Alcohol, Cigarettes, and The Internet

The human brain is a mysterious organ. It creates thoughts and memories. It controls our bodily systems and function. It can create things out of nothing. It can even adapt following traumatic experiences. While the brain is the centerpiece to the human body, we choose to harm it. And we may be hurting it without even realizing what we’re doing. A disease is plaguing our control system. This disease is unlike any other. It doesn’t showcase the same characteristics as bacteria or viruses. The symptoms cannot be easily detected, and it spreads like wildfire. Sounds like we have a major epidemic, that plans to wipe out the human race, on our hands, right? Yes and no. The reason being is that this disease is called social media. While the name isn’t a reason for being a disease behemoth, it should ring a bell for many people. We’ve all heard of Facebook, Twitter, and Instagram, and so forth. In fact, according to Statista, 1.55 billion people in the world have an active Facebook account. That’s a little over 20% of the world population.

With so many people already sucked into the behemoth of social media, the disease is only going to spread further to the outskirts of the world, coupled with the rapid technological growth that the world experiences today. The problem with this disease is that it acts as an innocent tool simply used to connect with people you wouldn’t normally be able to talk to. It reduces the need to talk face-to-face or over the phone, which is great and all, but it does have adverse effects. Nicholas Carr, author of the renowned book “The Shallows,” explains that the Internet “is designed to be an interruption system, a machine geared to dividing attention.” While the brain can do tremendous things that continues to baffle doctors today, it can be faced with conditions such as information overload or infoxication, and infobesity.

Regardless of what they’re called, the mind can only process so much information at one time.
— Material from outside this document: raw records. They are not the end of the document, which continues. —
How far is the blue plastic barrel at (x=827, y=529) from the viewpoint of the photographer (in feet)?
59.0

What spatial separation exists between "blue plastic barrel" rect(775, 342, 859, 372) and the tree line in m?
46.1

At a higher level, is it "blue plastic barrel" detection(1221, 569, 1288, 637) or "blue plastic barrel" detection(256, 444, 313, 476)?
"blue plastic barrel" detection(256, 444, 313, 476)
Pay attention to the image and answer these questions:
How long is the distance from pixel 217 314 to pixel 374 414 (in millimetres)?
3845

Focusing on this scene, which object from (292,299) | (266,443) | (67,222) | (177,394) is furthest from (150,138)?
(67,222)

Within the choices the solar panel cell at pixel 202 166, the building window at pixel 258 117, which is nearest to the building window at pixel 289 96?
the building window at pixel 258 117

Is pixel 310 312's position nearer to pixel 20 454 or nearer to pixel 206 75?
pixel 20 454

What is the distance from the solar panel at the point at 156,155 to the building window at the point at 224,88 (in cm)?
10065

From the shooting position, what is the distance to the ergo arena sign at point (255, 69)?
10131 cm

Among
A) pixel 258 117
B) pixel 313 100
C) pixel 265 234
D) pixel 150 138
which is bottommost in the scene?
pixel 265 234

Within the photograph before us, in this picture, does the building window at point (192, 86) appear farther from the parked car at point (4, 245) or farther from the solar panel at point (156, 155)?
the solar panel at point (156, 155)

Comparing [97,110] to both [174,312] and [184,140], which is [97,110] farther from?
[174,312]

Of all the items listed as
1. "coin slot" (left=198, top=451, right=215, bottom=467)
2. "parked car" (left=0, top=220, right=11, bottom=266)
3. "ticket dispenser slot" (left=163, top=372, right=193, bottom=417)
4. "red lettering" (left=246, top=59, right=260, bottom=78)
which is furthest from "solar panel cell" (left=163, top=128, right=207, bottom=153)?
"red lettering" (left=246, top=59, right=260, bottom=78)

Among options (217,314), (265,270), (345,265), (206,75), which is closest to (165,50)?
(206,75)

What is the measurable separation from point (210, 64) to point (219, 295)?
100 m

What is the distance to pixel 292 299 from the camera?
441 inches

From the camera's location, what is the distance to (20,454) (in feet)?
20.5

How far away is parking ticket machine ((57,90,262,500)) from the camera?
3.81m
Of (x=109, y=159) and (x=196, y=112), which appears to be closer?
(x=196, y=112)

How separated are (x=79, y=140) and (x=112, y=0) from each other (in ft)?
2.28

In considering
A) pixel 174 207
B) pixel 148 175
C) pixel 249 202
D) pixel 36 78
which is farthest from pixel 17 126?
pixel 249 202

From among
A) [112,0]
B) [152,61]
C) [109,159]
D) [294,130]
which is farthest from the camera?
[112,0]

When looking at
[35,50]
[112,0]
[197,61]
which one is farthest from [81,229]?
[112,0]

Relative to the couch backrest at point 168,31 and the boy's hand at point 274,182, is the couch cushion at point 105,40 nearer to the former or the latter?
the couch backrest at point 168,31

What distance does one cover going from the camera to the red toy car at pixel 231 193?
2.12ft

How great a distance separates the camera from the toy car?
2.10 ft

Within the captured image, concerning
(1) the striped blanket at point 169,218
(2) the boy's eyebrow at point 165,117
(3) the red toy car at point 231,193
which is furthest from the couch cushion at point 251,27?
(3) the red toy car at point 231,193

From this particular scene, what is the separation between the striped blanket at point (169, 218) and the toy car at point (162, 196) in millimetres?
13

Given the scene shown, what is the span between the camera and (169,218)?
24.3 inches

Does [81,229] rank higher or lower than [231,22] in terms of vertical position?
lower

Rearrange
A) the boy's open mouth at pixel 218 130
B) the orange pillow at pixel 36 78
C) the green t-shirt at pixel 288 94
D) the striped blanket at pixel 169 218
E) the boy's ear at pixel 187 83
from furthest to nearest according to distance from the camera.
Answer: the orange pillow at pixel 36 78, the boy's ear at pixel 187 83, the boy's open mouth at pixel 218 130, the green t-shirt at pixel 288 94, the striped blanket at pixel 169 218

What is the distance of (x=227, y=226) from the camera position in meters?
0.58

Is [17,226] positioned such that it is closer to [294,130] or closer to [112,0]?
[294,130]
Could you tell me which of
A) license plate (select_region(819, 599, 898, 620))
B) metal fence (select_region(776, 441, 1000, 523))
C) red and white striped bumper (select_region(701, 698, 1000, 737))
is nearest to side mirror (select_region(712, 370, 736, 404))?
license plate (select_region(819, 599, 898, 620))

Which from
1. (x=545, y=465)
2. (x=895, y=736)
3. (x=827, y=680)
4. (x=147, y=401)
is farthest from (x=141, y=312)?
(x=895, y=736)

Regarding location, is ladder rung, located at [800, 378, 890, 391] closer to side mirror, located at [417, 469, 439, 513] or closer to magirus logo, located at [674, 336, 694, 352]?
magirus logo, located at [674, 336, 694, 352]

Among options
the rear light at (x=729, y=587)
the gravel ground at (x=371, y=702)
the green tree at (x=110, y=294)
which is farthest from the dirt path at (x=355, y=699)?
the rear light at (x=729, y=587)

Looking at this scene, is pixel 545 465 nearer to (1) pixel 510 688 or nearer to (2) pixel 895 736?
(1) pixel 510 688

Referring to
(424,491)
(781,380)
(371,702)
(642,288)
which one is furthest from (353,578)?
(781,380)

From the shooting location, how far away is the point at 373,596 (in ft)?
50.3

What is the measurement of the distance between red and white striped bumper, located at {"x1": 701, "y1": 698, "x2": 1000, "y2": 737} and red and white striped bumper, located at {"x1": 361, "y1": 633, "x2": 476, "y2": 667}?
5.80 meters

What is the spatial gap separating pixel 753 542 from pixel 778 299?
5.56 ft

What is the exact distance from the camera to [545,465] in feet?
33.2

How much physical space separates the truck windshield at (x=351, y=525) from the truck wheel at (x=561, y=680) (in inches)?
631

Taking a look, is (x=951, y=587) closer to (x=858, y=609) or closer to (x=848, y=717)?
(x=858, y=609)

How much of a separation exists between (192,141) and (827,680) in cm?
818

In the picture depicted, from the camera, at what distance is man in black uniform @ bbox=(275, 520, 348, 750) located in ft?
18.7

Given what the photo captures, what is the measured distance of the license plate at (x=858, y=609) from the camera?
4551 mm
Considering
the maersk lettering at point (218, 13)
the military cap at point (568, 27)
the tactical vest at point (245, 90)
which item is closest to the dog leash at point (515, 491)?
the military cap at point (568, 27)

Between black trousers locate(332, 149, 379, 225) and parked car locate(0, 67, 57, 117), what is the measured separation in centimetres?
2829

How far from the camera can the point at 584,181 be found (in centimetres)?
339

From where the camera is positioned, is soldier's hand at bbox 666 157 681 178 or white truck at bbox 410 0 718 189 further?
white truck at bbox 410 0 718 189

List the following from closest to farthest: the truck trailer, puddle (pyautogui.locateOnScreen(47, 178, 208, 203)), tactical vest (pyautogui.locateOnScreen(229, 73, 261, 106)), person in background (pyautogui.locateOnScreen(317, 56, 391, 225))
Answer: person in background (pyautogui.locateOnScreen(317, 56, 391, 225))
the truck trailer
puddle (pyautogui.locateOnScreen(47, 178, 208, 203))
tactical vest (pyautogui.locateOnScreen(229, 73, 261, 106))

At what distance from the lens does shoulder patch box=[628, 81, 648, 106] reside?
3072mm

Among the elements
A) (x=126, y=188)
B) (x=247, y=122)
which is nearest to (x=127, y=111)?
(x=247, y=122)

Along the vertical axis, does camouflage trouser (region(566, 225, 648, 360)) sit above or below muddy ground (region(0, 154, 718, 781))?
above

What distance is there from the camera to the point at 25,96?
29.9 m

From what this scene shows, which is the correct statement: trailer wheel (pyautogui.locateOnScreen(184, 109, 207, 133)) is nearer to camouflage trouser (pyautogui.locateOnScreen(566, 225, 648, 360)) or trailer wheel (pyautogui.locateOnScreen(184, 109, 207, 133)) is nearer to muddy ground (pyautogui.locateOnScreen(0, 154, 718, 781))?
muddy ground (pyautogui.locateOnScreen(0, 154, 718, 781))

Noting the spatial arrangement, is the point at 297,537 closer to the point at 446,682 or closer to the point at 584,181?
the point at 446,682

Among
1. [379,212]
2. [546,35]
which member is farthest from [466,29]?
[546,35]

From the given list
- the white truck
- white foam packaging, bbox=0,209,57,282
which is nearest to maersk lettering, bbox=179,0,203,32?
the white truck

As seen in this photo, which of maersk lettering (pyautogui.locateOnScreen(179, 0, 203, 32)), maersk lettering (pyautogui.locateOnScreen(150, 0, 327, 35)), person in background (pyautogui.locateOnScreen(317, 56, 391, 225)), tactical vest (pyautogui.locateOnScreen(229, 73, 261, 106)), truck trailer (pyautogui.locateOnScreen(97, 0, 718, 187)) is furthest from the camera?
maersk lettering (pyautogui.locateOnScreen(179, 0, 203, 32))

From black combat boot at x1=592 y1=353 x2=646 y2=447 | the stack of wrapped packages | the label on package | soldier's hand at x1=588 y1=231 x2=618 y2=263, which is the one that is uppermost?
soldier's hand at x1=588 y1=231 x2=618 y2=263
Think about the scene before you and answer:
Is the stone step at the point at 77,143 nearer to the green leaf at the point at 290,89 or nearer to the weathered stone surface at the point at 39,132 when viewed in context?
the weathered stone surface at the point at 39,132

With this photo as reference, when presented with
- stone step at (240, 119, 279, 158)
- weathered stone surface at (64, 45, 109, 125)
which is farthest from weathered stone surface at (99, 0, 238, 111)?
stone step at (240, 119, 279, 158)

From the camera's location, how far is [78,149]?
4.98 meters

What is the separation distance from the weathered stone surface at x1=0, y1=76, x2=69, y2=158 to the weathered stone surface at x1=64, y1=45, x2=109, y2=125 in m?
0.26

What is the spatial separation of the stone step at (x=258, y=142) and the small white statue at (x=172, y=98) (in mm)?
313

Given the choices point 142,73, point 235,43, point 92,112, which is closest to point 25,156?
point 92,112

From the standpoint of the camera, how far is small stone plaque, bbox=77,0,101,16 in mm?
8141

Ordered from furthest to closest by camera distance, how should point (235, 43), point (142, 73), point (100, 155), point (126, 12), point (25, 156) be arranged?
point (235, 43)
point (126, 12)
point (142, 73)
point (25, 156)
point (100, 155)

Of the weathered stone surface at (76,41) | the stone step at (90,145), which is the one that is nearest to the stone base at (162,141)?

In a study, done by one Angelika Dimoka, who is the Director of the Center for Neural Decision Making at Temple University, it was found that when the brain has hit processing capacity, which can be done by absorbing too much information, the prefrontal cortex of the brain shuts down completely. When it shuts down, “[people] start making stupid mistakes and bad choices because the brain region responsible for smart decision making has essentially left the premises.” (Dimoka). The shutdown of the prefrontal cortex isn’t the only reason that information overload is bad. In fact, Karol Krol of Lifehack, explains that “it stops you from taking action.” When we consume information at a very fast non-stop pace, “the stream of incoming information seems to be infinite.”(Krol). We as individuals and information seekers, need to realize that we don’t need to know everything in order to have a happy and successful life.

While this disease ravages our world, we must come to terms that there is no cure for this prolific destruction. Rather, there is only prevention. We must have self-control and set goals and only seek for the things we need, rather than the things we want. Self-control is key, without it we’re doomed.